= Exercise =
Rewrite the records below, swapping every instance of "blurred person in background" for "out-of-focus person in background" and leaving everything else as it is.

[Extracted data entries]

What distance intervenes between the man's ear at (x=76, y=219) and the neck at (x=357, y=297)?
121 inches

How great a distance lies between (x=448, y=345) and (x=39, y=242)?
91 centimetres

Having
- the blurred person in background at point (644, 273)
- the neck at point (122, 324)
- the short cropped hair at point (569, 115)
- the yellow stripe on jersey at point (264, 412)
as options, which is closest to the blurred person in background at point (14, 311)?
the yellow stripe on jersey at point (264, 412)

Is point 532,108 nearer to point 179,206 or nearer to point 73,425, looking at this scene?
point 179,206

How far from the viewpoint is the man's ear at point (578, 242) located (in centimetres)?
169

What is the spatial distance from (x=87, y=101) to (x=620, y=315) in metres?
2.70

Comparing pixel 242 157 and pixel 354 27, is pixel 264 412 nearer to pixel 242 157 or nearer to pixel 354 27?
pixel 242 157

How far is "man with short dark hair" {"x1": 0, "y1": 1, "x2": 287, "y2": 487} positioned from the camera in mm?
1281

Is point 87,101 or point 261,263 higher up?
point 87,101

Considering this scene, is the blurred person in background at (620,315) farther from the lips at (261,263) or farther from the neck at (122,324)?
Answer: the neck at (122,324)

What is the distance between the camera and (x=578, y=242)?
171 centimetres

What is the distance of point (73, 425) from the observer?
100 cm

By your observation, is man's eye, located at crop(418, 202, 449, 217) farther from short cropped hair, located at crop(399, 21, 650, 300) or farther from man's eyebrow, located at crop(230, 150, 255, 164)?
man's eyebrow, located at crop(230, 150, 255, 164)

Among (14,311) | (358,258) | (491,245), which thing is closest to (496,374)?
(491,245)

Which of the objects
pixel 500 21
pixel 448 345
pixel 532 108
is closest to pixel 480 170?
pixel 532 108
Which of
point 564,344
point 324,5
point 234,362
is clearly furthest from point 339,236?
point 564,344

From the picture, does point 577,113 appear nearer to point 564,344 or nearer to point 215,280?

= The solution =
What distance intervenes between the man's ear at (x=76, y=219) and the neck at (x=357, y=297)?
121 inches

How great a distance lies between (x=448, y=345) and (x=39, y=242)?
91 centimetres

Having
- the out-of-focus person in background at point (644, 273)
- the neck at point (122, 324)
- the short cropped hair at point (569, 115)
- the yellow stripe on jersey at point (264, 412)
as options, which is closest to the out-of-focus person in background at point (14, 311)?
the yellow stripe on jersey at point (264, 412)

Is point 532,108 nearer to point 179,206 or nearer to point 73,425, looking at this scene?
point 179,206

How far from the viewpoint is the man's ear at point (578, 242) located (in centimetres)?
169

What is the spatial distance from (x=87, y=101) to (x=620, y=315) in metres?
2.70

Comparing pixel 242 157 and pixel 354 27, is pixel 264 412 nearer to pixel 242 157 or nearer to pixel 354 27?
pixel 242 157

How far is "man with short dark hair" {"x1": 0, "y1": 1, "x2": 287, "y2": 487} positioned from the camera in mm?
1281

Is point 87,101 or point 261,263 higher up?
point 87,101

Considering this scene, is the out-of-focus person in background at (620,315) farther from the lips at (261,263) or farther from the neck at (122,324)?
Answer: the neck at (122,324)

What is the distance between the camera and (x=578, y=242)?
171 centimetres

What is the distance of point (73, 425) from the observer?
100 cm

By your observation, is man's eye, located at crop(418, 202, 449, 217) farther from short cropped hair, located at crop(399, 21, 650, 300) or farther from man's eyebrow, located at crop(230, 150, 255, 164)?
man's eyebrow, located at crop(230, 150, 255, 164)

Among (14,311) | (358,258) | (491,245), which thing is closest to (496,374)?
(491,245)

Which of the objects
pixel 500 21
pixel 448 345
pixel 532 108
is closest to pixel 480 170?
pixel 532 108
Which of
point 564,344
point 324,5
point 234,362
is clearly furthest from point 339,236?
point 564,344

From the picture, does point 577,113 appear nearer to point 564,344 or nearer to point 215,280?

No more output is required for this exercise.